Sayfa Metni:
---

Osmanlı
İmparatorluğunun tasfiyesi ve sonrasında cumhuriyetin kuruluşu
ile yaşadığımız gelişmelere bir baktığımızda görünen odur
ki;
İmparatorluğumuzun
çöküşünden sonra Türk Devleti Osmanlıda mevcut olan saltanatı
ve hilafeti kaldırmış, alfabeyi değiştirmiş, kılık kıyafet
devrimi yapmış, hafta tatili kanunu ile hafta tatilini batıya
uydurmuş, takvimi değiştirmiş, hicri yerine miladi takvimi almış,
müzikte batı müziğini esas almış, uzunca bir süre Türk
müziğini yasaklamış, milli ve dini değerlerimizden uzaklaşılmış
ve bu değerlerimize sahip çıkılmadığı gibi tam tersine
horlanmış, dinsiz ve şuursuz nesiller yetiştirilmek istenmiş ve
yetiştirilmiştir de. Kısaca yeni kurulan Türkiye Cumhuriyeti
Devleti tarihi misyonundan uzak, anadolu coğrafyasına hapsedilmiş
bir sömürge devleti hüviyetinde hıristiyan batının sadaka ve
lütufları ile türlü ekonomik ve siyasi sıkıntılar içinde
ayakta durmaya çalışmıştır. Bu çerçevede olanların farkında
olan milletimiz ilk olarak 1.mecliste direnmek istemiş, ancak
1.meclisin tasfiyesi ile bu engel aşılmış ise de devamındaki
serbest fırka ve terakkiperver cumhuriyet fırkası olaylarında
da milletin bu zokayı yutmadığı anlaşılmış ve çok partili
sisteme geçiş ertelenmiştir. Daha sonra 1946 seçimlerine giren
demokrat partinin önü, açık oy gizli sayım garabeti ile sandık
hırsızlığı ile kesilmiş ise de 1950 deki seçimlerde millet
iktidara el koymuştur.
Ancak derin
provakasyonlarla 27 mayıs ihtilali hazırlanmış ve yeniden millet
iradesine ipotek konmuştur. Keza 1971 ve 1980 ve devamında yaşanan
postmodern darbeler millet iradesinin önüne geçememiştir. Taksim
gezide yaşananlar ise bu sürecin devamıdır. Ancak görüldüğü
gibi aklı selim galip gelmiş ve Taksim gezi postmodern darbesi de
sonuçsuz kalmıştır. Batı görmekte ve anlamaktadır ki:
1-Anadolu
coğrafyasına hapsettikleri Osmanlı ruhu artık anadolu
coğrafyasına sığmamaktadır.
2-Türkiye
Cumhuriyeti Devleti ecdadından bugüne miras kalan misyona sahip
çıkmaktadır.
3-Bu
bağlamda Türk İslam coğrafyasında ve dünyanın her yerinde
varlığı ve ağırlığı ile var olmak istemektedir.
4-Üçüncü
dünya denen dünyanın geri bırakılmış ülkelerinin kaderi
üzerinde sadece hıristiyan batı değil Türkiye Cumhuriyeti
Devleti de söz sahibi olmalıdır.

---

Veri Kümesi Alıntıları:
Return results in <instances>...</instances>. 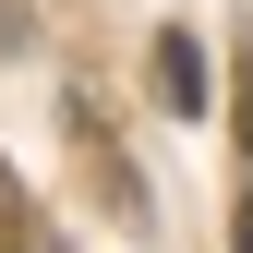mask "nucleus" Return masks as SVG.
Here are the masks:
<instances>
[{
  "label": "nucleus",
  "mask_w": 253,
  "mask_h": 253,
  "mask_svg": "<svg viewBox=\"0 0 253 253\" xmlns=\"http://www.w3.org/2000/svg\"><path fill=\"white\" fill-rule=\"evenodd\" d=\"M229 241H241V253H253V205H241V217H229Z\"/></svg>",
  "instance_id": "obj_4"
},
{
  "label": "nucleus",
  "mask_w": 253,
  "mask_h": 253,
  "mask_svg": "<svg viewBox=\"0 0 253 253\" xmlns=\"http://www.w3.org/2000/svg\"><path fill=\"white\" fill-rule=\"evenodd\" d=\"M12 37H24V0H0V48H12Z\"/></svg>",
  "instance_id": "obj_2"
},
{
  "label": "nucleus",
  "mask_w": 253,
  "mask_h": 253,
  "mask_svg": "<svg viewBox=\"0 0 253 253\" xmlns=\"http://www.w3.org/2000/svg\"><path fill=\"white\" fill-rule=\"evenodd\" d=\"M157 109H169V121L205 109V48L193 37H157Z\"/></svg>",
  "instance_id": "obj_1"
},
{
  "label": "nucleus",
  "mask_w": 253,
  "mask_h": 253,
  "mask_svg": "<svg viewBox=\"0 0 253 253\" xmlns=\"http://www.w3.org/2000/svg\"><path fill=\"white\" fill-rule=\"evenodd\" d=\"M241 133H253V60H241Z\"/></svg>",
  "instance_id": "obj_3"
}]
</instances>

---

Çözülecek Sorular:
A: Aşağıdaki ifadelerin sayfa metniyle uyuşup uyuşmadığını evet ya da hayır diye belirtin ve her birinde karara esas olan sözleri metinden birebir alıntılayın.
(i) 1950 seçimlerinde millet iktidarı ele geçirmiştir.
(ii) Taksim gezi postmodern darbesi amacına ulaşmıştır.
(iii) Yeni kurulan devlet hicri takvimi benimsemiştir.
B: Sayfa metnine dayanarak şu soruları yanıtlayın.
(i) 1946 seçimlerine hangi parti girmiştir?
(ii) Metne göre milletimiz ilk olarak nerede direnmek istemiştir?
(iii) Numaralı maddelere göre üçüncü dünya ülkelerinin kaderi üzerinde hıristiyan batının yanı sıra kim söz sahibi olmalıdır?

Görev Sonuçları:
A:
(i) Evet: "1950 deki seçimlerde millet iktidara el koymuştur"
(ii) Hayır: "Taksim gezi postmodern darbesi de sonuçsuz kalmıştır"
(iii) Hayır: "hicri yerine miladi takvimi almış"

B:
(i) Demokrat parti.
(ii) 1. mecliste.
(iii) Türkiye Cumhuriyeti Devleti.